Czeladź: porządkowanie parafii po nawałnicy
Na początku lipca pisaliśmy o zniszczeniach, jakich woda podczas ulewy dokonała w czeladzkiej parafii św. Wojciech BM. Zalane zostały garaże i piwnice, a w nich piece ogrzewające kościół, salki oraz zaplecze gospodarcze i zgromadzone materiały dekoracyjne. Siła żywiołu zgniotła metalowe bramy, a poziom wody w piwnicy sięgał dwóch metrów.
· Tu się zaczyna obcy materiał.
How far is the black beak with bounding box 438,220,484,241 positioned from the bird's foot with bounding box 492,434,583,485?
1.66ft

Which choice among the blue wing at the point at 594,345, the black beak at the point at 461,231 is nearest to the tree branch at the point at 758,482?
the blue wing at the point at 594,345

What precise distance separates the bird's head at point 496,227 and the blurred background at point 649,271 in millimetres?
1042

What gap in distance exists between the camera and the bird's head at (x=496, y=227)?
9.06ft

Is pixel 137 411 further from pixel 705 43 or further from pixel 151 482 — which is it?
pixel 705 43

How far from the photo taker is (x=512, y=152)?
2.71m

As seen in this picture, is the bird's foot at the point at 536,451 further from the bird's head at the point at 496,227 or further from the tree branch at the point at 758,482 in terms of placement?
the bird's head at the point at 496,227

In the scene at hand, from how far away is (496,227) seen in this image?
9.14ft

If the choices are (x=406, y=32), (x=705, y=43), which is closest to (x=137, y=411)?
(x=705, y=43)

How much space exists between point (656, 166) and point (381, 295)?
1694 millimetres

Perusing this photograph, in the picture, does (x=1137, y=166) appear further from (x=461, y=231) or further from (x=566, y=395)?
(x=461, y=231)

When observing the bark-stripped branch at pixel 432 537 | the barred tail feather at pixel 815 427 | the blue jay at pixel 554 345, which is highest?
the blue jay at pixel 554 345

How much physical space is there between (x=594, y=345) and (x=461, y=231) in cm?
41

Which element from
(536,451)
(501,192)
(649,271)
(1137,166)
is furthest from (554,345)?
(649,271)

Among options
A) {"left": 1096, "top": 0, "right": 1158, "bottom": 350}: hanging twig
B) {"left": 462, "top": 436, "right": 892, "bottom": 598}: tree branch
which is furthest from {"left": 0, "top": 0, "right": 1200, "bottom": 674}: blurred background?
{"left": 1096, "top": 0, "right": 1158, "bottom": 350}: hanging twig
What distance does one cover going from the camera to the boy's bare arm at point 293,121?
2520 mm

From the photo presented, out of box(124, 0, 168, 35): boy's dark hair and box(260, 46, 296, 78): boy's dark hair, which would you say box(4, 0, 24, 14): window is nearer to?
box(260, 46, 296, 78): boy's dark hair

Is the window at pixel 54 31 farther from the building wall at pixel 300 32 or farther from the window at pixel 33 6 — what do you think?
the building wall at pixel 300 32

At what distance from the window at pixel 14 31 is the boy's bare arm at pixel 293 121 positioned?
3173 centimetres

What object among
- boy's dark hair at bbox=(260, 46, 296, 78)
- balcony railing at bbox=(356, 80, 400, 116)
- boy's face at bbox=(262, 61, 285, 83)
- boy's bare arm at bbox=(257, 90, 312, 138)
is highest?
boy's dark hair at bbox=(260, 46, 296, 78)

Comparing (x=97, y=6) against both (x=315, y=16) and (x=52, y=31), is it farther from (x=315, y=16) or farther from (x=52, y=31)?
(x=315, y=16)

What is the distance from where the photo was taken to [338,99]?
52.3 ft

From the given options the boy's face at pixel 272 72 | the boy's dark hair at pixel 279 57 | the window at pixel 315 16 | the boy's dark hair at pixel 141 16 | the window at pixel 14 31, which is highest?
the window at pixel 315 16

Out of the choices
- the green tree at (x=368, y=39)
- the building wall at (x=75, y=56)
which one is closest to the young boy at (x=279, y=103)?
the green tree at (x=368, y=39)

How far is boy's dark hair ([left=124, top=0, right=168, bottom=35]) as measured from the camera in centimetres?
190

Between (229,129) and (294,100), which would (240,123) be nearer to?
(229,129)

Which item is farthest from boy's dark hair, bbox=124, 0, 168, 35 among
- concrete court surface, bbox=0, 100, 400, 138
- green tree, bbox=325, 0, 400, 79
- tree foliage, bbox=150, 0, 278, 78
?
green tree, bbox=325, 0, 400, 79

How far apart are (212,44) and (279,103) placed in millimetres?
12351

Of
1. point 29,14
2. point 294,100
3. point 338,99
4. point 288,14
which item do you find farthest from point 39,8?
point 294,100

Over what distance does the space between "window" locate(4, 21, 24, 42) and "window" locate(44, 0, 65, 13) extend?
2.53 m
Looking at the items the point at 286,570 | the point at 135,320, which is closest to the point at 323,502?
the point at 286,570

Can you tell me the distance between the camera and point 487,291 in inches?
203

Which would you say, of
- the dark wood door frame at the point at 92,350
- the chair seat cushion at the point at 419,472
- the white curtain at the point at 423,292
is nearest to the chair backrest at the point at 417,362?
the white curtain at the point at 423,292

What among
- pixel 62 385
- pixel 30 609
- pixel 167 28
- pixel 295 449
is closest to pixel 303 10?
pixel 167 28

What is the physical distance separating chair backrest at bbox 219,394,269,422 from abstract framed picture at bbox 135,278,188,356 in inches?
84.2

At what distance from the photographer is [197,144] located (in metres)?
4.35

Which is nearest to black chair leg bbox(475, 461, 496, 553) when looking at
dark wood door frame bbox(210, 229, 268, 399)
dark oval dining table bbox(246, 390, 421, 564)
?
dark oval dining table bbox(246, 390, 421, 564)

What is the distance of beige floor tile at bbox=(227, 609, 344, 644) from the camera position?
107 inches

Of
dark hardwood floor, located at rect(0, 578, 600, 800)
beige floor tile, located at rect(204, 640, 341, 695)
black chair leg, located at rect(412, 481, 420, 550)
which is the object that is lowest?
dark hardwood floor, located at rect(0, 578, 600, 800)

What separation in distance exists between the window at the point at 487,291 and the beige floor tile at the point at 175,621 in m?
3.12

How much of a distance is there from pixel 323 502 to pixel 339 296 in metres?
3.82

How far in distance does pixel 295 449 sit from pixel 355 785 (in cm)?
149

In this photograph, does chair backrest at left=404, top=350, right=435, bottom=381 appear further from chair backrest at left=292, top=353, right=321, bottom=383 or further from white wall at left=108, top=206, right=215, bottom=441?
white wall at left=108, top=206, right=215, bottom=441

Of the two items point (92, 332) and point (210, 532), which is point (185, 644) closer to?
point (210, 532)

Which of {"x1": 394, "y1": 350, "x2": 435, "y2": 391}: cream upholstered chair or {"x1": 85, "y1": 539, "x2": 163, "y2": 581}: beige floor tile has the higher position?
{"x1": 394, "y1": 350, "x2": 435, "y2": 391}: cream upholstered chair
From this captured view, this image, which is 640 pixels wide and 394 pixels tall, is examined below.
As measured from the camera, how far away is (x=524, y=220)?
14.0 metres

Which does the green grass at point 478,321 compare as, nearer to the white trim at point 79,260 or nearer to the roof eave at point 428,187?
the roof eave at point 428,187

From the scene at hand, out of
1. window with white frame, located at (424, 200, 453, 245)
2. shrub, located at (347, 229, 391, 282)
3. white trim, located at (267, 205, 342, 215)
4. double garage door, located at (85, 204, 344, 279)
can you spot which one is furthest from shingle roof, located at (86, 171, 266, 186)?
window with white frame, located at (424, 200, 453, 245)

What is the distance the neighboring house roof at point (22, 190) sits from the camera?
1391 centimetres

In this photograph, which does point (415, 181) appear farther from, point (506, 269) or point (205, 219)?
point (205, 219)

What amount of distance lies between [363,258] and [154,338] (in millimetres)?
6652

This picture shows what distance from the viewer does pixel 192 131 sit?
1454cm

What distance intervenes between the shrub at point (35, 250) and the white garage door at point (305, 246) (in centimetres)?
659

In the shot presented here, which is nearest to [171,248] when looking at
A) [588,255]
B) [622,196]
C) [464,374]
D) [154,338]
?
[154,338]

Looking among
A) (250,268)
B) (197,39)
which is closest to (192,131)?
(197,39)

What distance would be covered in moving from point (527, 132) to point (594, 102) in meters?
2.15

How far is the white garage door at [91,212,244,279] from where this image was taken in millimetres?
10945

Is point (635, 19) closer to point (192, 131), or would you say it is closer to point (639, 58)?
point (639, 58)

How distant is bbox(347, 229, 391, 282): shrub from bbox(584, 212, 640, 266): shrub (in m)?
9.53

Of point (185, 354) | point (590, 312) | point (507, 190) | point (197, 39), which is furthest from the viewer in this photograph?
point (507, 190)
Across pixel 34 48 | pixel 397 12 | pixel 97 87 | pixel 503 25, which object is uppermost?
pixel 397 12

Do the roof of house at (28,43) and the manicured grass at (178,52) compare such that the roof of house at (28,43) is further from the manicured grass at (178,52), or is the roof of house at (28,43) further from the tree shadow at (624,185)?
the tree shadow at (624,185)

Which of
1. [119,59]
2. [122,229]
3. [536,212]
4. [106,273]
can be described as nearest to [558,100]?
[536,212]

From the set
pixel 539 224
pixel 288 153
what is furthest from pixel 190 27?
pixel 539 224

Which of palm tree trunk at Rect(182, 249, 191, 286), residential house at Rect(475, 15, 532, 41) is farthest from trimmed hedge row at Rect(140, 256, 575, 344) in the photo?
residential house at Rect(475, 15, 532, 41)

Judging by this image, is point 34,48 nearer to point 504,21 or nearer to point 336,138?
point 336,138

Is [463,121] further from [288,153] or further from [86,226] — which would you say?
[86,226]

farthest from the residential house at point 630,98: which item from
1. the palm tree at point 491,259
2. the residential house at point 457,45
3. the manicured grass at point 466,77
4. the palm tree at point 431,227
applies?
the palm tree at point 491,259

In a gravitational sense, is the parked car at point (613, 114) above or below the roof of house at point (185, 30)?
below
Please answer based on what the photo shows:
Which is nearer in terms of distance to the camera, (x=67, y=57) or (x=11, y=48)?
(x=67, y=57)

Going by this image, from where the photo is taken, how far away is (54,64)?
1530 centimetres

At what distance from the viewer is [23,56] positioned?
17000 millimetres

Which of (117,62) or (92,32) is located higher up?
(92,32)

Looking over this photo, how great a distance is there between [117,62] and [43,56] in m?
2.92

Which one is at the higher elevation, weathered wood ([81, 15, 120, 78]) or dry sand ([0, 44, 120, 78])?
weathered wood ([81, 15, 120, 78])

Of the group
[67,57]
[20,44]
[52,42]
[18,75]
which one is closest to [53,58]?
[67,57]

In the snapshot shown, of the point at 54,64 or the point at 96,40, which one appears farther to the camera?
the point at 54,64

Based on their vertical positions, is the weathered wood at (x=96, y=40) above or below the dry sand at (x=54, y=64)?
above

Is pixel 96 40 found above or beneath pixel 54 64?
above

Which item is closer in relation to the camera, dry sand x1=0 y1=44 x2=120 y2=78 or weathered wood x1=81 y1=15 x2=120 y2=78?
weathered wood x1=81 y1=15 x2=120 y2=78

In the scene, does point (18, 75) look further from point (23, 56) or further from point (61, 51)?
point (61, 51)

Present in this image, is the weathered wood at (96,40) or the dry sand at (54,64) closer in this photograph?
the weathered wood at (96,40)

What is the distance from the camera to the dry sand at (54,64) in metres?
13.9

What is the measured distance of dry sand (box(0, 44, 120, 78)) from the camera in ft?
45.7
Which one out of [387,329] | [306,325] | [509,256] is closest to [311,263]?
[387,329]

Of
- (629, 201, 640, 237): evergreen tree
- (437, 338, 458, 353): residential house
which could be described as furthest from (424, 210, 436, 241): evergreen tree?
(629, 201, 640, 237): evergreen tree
Zdecydowanie mniej ucierpiał kościół - ze względu na prowadzony remont dachu doszło do niewielkiego zalania świątyni.
16 lipca przebieg wciąż trwających prac naprawczych ks. proboszcz Włodzimierz Machura przedstawiał Księdzu Biskupowi Grzegorzowi Kaszakowi, który oglądał zniszczone budynki. Biskup zadeklarował finansowe wsparcie, które wraz ze środkami z ubezpieczenia pomoże parafii w koniecznych pracach naprawczych, m.in. wymianie pieców gazowych. Wstępna wycena strat to kilkadziesiąt tysięcy złotych.
Szybkie uprzątnięcie plebanii i otoczenia możliwe było dzięki zaangażowaniu parafian, którzy - jak relacjonuje proboszcz - niemal od razu zjawili się na miejscu z gotowością do działania. Słowa wdzięczności należą się druhom z OSP z Wojkowic Kościelnych i Góry Siewierskiej, którzy wypompowywali wodę. Następnego dnia skuto tynki i uprzątnięto teren, rozpoczynając osuszanie ścian z zaangażowaniem specjalistycznych maszyn. Jeden z parafian przywiózł też ziemię, z której usypany został podwyższony wał, mający zabezpieczyć parafię na przyszłość przed tego typu przykrymi konsekwencjami ulewnych deszczów.